The dark. This is one of the fears I've yet to fully face. I try to find a wall to punch through like last time, but I can't. It's just darkness. There's no end to it. I start to hear whispers around me, one in my ear, the other behind me. Then something screams right in front of my face, and I can't help but shriek. I run away from it, but I rationalize my actions. They can't hurt me. They aren't real. The dark is just playing tricks on me. I take deep breaths and let the whispers grow louder. I slow my breathing and my heart rate and then fall into the next fear: Betrayal.

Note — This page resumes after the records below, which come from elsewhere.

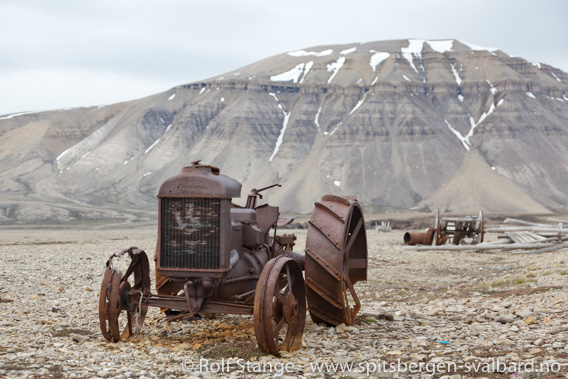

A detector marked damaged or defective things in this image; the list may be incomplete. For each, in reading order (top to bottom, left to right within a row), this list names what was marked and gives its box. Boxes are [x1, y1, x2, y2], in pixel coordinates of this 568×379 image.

rusty barrel [404, 229, 434, 246]
rusty tractor [404, 209, 484, 248]
rusted metal surface [404, 211, 484, 246]
rusty tractor [98, 163, 368, 356]
rusted metal surface [98, 163, 368, 356]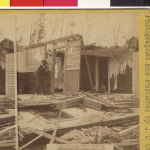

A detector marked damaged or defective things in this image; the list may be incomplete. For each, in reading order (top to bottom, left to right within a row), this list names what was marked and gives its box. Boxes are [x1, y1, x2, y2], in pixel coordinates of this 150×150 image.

damaged house [17, 34, 139, 96]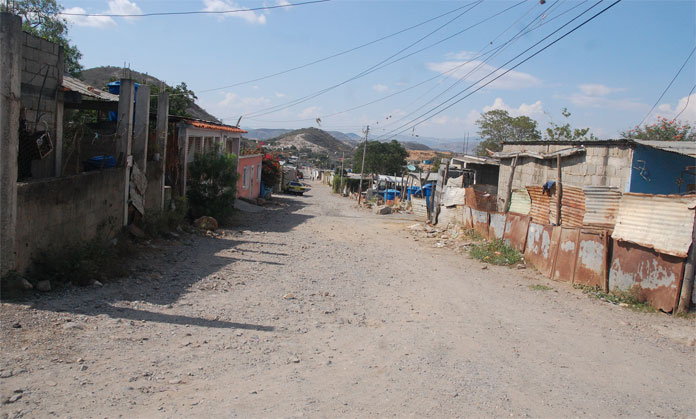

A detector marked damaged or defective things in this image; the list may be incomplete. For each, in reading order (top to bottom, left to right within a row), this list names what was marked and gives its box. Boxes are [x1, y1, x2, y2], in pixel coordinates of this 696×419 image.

rusty metal panel [468, 208, 490, 238]
rusty metal panel [490, 213, 506, 240]
rusty metal panel [502, 215, 532, 251]
rusty metal panel [508, 190, 532, 217]
rusty metal panel [528, 186, 548, 226]
rusty metal panel [524, 223, 556, 278]
rusty metal panel [552, 228, 580, 284]
rusty metal panel [572, 230, 608, 292]
rusty metal panel [580, 186, 620, 230]
rusty metal panel [608, 241, 684, 314]
rusty metal panel [612, 194, 692, 260]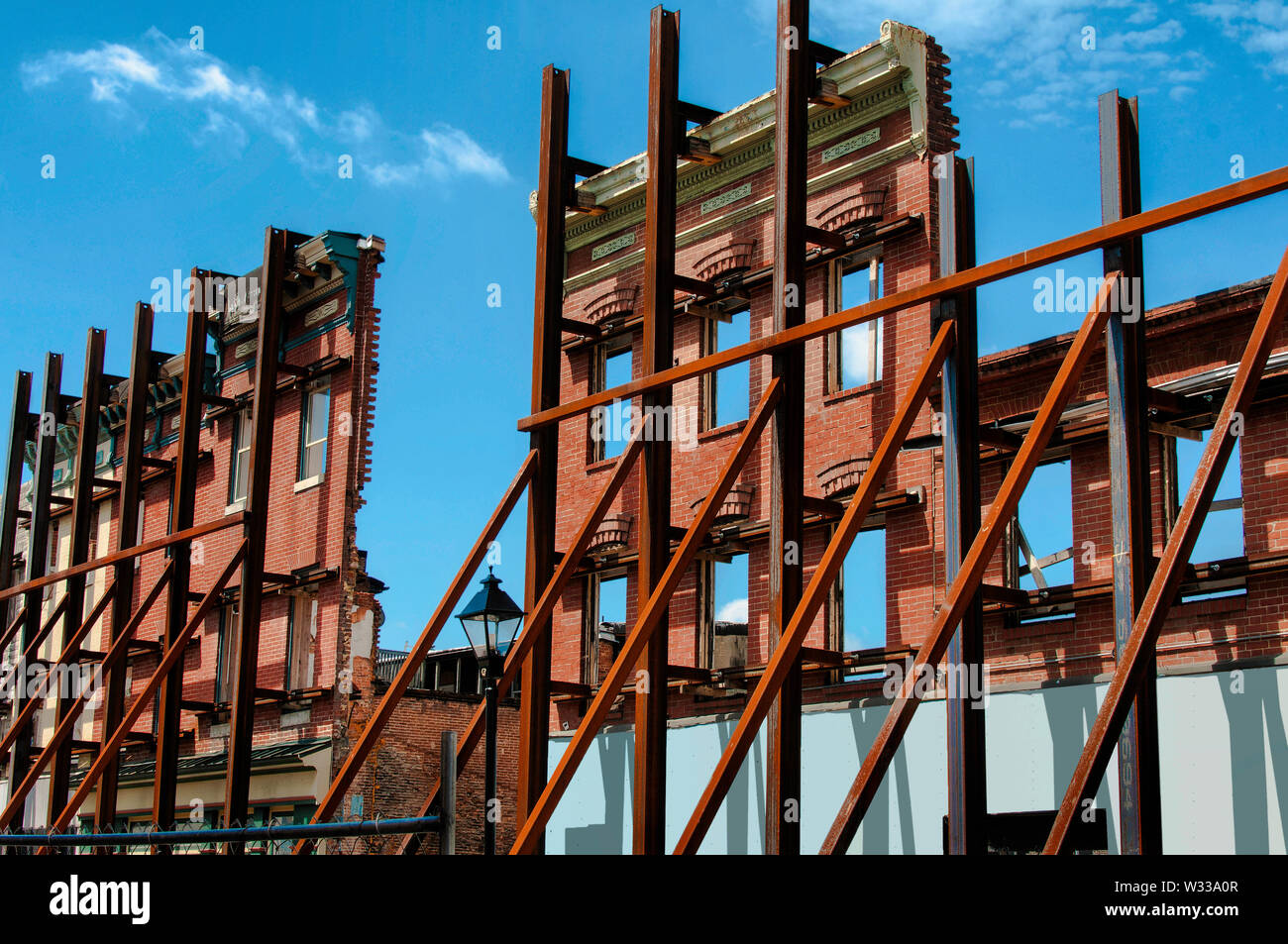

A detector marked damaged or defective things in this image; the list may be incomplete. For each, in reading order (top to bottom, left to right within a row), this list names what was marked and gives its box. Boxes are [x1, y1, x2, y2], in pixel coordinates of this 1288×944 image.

rusty steel beam [0, 370, 32, 597]
rusty steel beam [5, 350, 61, 798]
rusty steel beam [49, 329, 105, 824]
rusty steel beam [0, 564, 167, 829]
rusty steel beam [95, 299, 153, 824]
rusty steel beam [45, 546, 242, 839]
rusty steel beam [155, 270, 208, 834]
rusty steel beam [225, 228, 290, 839]
rusty steel beam [294, 448, 535, 855]
rusted metal surface [297, 448, 538, 855]
rusty steel beam [396, 419, 649, 855]
rusted metal surface [517, 64, 569, 844]
rusty steel beam [517, 62, 569, 850]
rusty steel beam [512, 378, 783, 855]
rusted metal surface [512, 378, 783, 855]
rusty steel beam [636, 1, 685, 855]
rusted metal surface [636, 1, 685, 855]
rusty steel beam [762, 0, 804, 860]
rusted metal surface [762, 0, 804, 860]
rusty steel beam [675, 320, 958, 850]
rusted metal surface [675, 324, 958, 855]
rusty steel beam [517, 162, 1288, 435]
rusted metal surface [517, 162, 1288, 435]
rusty steel beam [937, 156, 984, 855]
rusted metal surface [937, 156, 984, 855]
rusted metal surface [818, 277, 1123, 855]
rusty steel beam [824, 277, 1118, 855]
rusty steel beam [1097, 90, 1159, 855]
rusted metal surface [1097, 90, 1159, 855]
rusty steel beam [1040, 245, 1288, 855]
rusted metal surface [1040, 245, 1288, 855]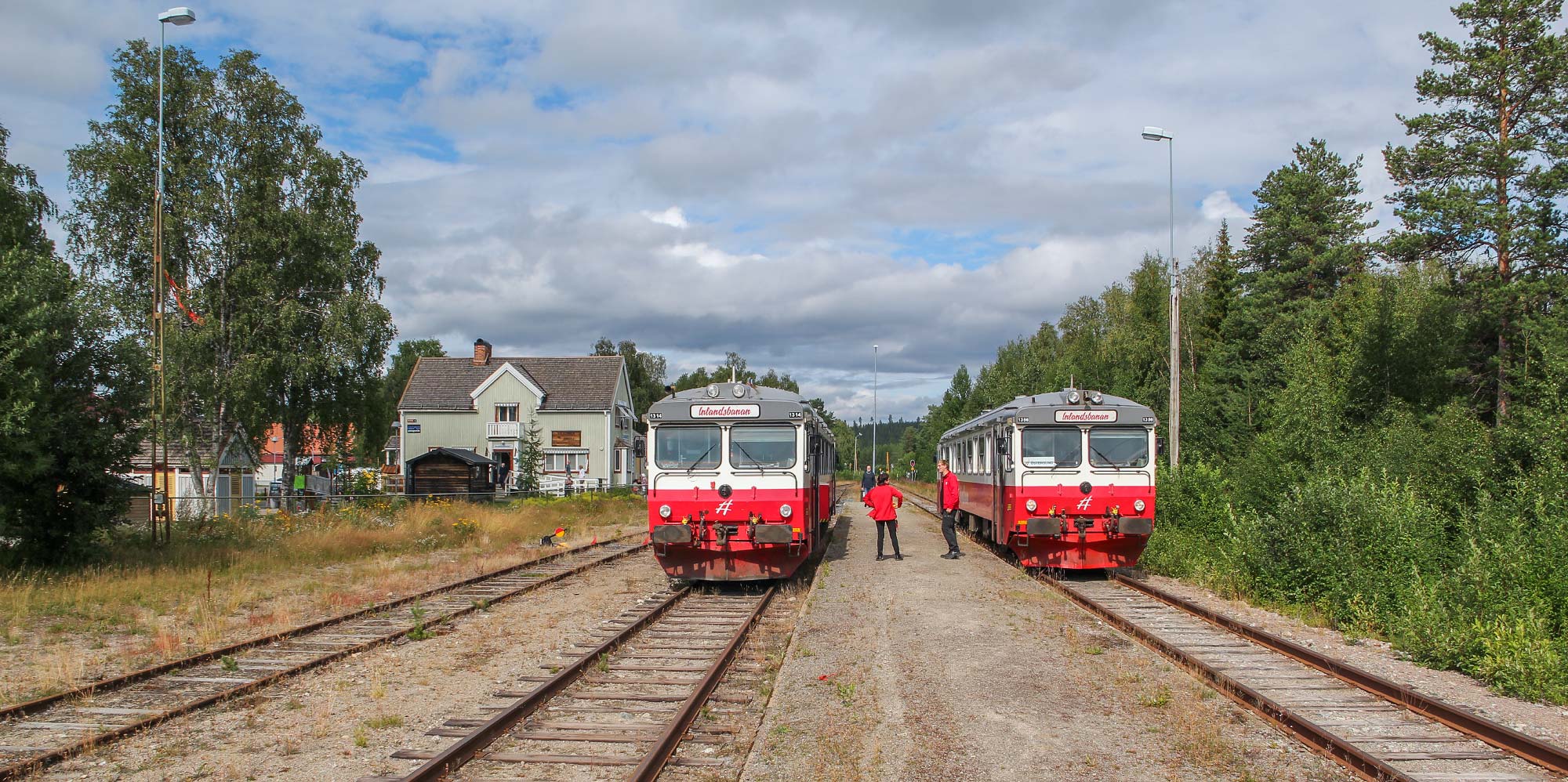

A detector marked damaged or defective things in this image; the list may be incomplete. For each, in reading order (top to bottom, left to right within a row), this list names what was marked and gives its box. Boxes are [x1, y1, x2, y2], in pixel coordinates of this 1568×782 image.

rusty rail [0, 536, 646, 780]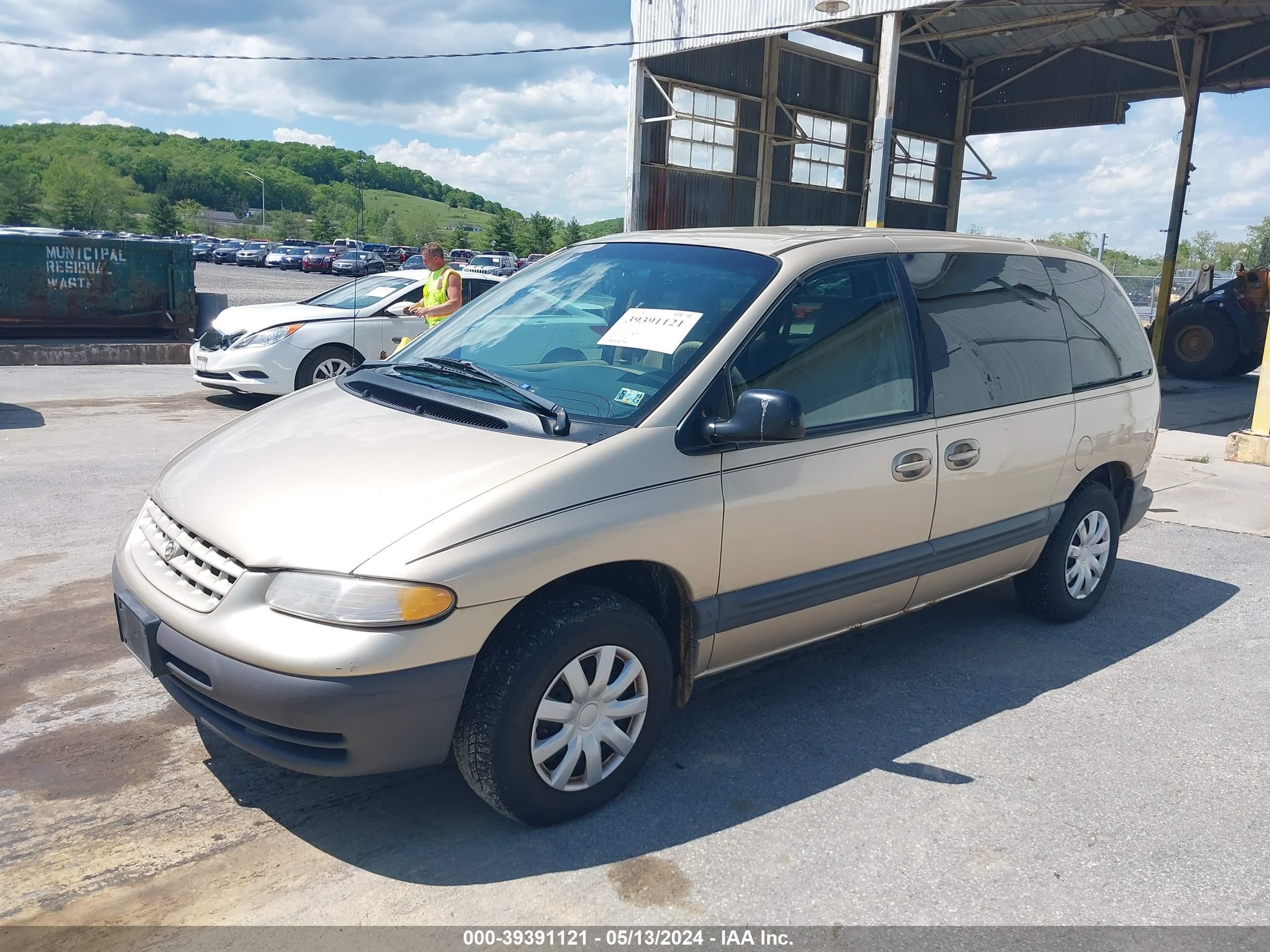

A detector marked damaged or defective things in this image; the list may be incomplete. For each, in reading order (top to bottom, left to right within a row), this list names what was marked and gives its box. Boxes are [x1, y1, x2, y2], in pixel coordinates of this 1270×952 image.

Eric and Trent are in front of me, laughing loudly. They both have a gun pointed at my head.
"You useless piece of shit," Trent spits, "you are the reason I'm dead. Now it's your turn."
He cocks his gun and his finger teases the trigger. Eric smirks and tightens his grip on his gun as well. They start walking towards me, cornering me in the room. I look around for an escape. There isn't one.
"I'm so sorry Trent. I tried to save you-"
"Shut up. Mom and dad were right. You should've died instead of me." He is about to shoot, and I look at Eric for help. He laughs at me, a deep, brooding laugh.
"You think I would help you? You don't mean anything to me," Eric spits at me.
Tears reach my eyes before I can stop them, and I bite down on my cheek. I need to get out of this. This isn't real. They don't mean this. I get up and take the gun from Eric's hand. I hold it up to my head and shoot myself. At least I will earn points for dignity in this fear.
After I go through seven more fears that I've never faced before, I'm done with the fear landscape. I wake up sweaty, and I wipe my palms on my jeans. I see Four smiling at me, and he gives me a hug.
"Congratulations. You've done the best so far. You're officially finished with initiation!" he says, and I give him a wide grin. An overwhelming sense of relief flows through me. I smile wider as I imagine my life as an official Dauntless member. Patrolling the city, drinking with my friends, spending more time with Eric. Throughout this initiation I've been so focused on getting through that I didn't even think about what life would be like afterward. I think I will finally feel like I belong somewhere. I'll finally have a family I spent my whole life lacking.
The rest of the simulations go by faster than expected, and soon we are all gathered in the dining hall, in front of a large screen that will announce our rankings. Roxxy is next to me and is looking a little better than before. She has a slight look of excitement on her face, and I wrap one of my arms around her shoulders, wanting to share this moment with her.
"Are you ready for this?" She grunts in response. Eric and Max enter the room, and they are whispering seriously to each other. Then Eric steps up to the podium and gives a sharp smile to us, and starts talking.
"Congratulations initiates. You've made it to the end of initiation. To the initiates that didn't make it, just know it's been a pleasure training you. To the initiates that have, welcome to your new life in Dauntless." Eric shuffles away from the screen, and it lights up, showing the names of initiates. I squint my eyes looking for my name and find it.